[Stated task]
Using the entries below, return word for word the lines from the one containing "Which of the point" up to and including the last.

Scene question records
□ □ □ □

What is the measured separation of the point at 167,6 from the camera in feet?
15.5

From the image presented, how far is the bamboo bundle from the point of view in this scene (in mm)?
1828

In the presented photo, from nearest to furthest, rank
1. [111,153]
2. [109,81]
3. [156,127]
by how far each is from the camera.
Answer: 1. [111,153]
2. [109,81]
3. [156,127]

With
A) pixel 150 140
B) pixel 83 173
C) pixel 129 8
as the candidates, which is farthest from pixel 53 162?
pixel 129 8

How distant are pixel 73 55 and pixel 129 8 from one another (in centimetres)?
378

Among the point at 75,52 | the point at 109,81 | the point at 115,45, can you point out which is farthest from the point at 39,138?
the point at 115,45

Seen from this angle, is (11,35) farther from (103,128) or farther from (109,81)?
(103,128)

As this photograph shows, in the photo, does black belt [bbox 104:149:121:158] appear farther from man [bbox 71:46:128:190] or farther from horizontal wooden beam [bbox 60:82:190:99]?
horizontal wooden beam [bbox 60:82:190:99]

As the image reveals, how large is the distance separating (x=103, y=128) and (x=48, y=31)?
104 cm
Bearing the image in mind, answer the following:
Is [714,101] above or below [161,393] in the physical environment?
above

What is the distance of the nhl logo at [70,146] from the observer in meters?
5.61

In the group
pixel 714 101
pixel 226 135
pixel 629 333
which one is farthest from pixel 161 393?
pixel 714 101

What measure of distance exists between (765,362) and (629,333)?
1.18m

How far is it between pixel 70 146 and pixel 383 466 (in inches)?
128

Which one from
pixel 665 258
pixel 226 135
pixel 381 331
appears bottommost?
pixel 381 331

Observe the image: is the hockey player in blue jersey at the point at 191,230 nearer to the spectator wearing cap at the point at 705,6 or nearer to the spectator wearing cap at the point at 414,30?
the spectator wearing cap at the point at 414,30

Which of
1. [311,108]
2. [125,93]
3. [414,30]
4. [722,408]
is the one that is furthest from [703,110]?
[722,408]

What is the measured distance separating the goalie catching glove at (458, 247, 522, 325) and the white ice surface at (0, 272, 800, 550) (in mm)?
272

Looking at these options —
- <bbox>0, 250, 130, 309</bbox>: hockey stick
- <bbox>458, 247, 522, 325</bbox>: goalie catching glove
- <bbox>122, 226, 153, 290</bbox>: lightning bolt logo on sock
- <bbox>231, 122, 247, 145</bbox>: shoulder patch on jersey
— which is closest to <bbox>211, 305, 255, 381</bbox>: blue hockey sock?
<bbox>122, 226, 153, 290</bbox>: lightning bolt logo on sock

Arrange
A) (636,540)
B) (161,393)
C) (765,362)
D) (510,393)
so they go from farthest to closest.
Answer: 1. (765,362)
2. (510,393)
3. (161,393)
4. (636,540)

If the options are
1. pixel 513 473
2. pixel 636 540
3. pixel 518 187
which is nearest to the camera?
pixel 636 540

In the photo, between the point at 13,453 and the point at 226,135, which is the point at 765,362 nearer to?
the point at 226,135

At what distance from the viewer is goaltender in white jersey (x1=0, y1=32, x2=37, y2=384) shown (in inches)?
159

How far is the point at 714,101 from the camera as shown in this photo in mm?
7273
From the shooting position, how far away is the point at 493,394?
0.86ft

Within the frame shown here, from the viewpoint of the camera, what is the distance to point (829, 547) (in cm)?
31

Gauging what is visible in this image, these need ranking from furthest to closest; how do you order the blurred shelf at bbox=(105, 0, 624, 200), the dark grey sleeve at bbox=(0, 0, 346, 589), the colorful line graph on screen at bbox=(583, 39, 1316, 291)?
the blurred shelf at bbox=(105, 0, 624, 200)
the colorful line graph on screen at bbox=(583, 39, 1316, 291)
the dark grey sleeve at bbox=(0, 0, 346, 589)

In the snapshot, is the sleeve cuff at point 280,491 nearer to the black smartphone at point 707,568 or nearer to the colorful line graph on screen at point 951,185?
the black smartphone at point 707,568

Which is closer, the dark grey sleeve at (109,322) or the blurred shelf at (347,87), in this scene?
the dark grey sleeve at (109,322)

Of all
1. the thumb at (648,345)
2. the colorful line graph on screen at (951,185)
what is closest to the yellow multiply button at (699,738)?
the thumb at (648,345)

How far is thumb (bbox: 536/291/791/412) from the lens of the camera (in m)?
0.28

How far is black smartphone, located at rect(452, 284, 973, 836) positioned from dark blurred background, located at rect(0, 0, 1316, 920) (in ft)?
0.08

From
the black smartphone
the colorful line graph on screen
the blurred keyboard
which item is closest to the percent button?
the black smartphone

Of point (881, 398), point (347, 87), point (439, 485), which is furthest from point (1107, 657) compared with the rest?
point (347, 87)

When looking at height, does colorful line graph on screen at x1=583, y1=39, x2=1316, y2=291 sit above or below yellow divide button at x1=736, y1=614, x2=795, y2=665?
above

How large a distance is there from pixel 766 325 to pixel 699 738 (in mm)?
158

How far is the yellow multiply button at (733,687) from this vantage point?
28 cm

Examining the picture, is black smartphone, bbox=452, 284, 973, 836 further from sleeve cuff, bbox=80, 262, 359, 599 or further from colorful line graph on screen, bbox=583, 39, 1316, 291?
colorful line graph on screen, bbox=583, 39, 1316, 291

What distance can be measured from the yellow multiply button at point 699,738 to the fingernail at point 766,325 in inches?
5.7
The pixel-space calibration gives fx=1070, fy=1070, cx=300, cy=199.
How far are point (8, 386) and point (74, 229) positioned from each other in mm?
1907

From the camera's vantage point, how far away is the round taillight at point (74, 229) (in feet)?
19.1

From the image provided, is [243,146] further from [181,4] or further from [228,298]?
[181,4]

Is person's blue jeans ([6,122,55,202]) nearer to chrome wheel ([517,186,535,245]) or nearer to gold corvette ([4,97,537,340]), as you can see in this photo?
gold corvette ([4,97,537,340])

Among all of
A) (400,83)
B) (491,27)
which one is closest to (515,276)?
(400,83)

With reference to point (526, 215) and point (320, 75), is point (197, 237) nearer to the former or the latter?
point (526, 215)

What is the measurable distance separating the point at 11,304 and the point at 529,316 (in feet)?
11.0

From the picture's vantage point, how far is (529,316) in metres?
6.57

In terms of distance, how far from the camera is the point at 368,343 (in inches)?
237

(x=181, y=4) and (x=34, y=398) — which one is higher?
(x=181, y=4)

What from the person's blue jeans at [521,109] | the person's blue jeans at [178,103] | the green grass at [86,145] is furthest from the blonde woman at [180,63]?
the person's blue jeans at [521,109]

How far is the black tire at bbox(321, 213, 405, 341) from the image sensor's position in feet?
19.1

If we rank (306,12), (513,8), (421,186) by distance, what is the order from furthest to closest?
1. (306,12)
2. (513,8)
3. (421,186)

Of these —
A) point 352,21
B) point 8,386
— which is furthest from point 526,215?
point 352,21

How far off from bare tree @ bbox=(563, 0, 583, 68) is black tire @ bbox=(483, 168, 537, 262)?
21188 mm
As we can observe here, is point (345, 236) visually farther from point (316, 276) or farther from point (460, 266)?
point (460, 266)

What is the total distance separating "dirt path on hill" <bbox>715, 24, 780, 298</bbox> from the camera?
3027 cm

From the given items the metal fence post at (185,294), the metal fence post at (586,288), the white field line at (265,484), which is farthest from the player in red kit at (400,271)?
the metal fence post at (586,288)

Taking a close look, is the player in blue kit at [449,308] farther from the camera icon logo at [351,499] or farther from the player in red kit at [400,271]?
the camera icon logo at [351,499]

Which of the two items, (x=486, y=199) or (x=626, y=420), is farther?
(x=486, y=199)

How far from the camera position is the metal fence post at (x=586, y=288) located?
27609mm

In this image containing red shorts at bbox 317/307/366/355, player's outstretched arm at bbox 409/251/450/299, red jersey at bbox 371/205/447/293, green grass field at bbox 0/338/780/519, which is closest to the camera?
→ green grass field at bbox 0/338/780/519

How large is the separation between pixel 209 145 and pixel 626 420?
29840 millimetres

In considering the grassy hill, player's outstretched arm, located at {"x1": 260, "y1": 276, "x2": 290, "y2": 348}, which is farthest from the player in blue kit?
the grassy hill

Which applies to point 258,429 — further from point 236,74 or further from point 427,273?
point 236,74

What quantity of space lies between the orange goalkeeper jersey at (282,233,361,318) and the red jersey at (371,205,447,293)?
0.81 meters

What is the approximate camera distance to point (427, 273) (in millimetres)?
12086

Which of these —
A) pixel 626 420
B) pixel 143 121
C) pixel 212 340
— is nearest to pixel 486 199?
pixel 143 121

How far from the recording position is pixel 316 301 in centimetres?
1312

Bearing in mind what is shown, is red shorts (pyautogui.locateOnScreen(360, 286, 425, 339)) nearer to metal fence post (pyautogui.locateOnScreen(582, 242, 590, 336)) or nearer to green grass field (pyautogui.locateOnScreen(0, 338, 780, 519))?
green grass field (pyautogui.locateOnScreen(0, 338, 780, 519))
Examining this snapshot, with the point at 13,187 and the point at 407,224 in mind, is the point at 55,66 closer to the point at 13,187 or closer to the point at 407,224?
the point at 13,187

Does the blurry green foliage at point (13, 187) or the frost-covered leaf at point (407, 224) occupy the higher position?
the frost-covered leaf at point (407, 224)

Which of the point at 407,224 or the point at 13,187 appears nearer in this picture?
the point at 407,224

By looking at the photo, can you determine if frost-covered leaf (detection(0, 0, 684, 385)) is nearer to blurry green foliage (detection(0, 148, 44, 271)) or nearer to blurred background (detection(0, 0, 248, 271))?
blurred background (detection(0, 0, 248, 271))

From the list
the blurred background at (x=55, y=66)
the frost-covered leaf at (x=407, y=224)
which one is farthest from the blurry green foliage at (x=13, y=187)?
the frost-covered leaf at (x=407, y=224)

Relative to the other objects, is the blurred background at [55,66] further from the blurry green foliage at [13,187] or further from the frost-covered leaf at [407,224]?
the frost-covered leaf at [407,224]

□ □ □ □

[Reply]
Which of the point at 407,224 or the point at 13,187 appears nearer in this picture?
the point at 407,224

By looking at the photo, can you determine if frost-covered leaf (detection(0, 0, 684, 385)) is nearer to blurry green foliage (detection(0, 148, 44, 271)) or nearer to blurred background (detection(0, 0, 248, 271))?
blurred background (detection(0, 0, 248, 271))

From the list
the blurred background at (x=55, y=66)
the frost-covered leaf at (x=407, y=224)
which one is farthest from the blurry green foliage at (x=13, y=187)?
the frost-covered leaf at (x=407, y=224)

Relative to the other objects, is the blurred background at [55,66] further from the blurry green foliage at [13,187] or further from the frost-covered leaf at [407,224]?
the frost-covered leaf at [407,224]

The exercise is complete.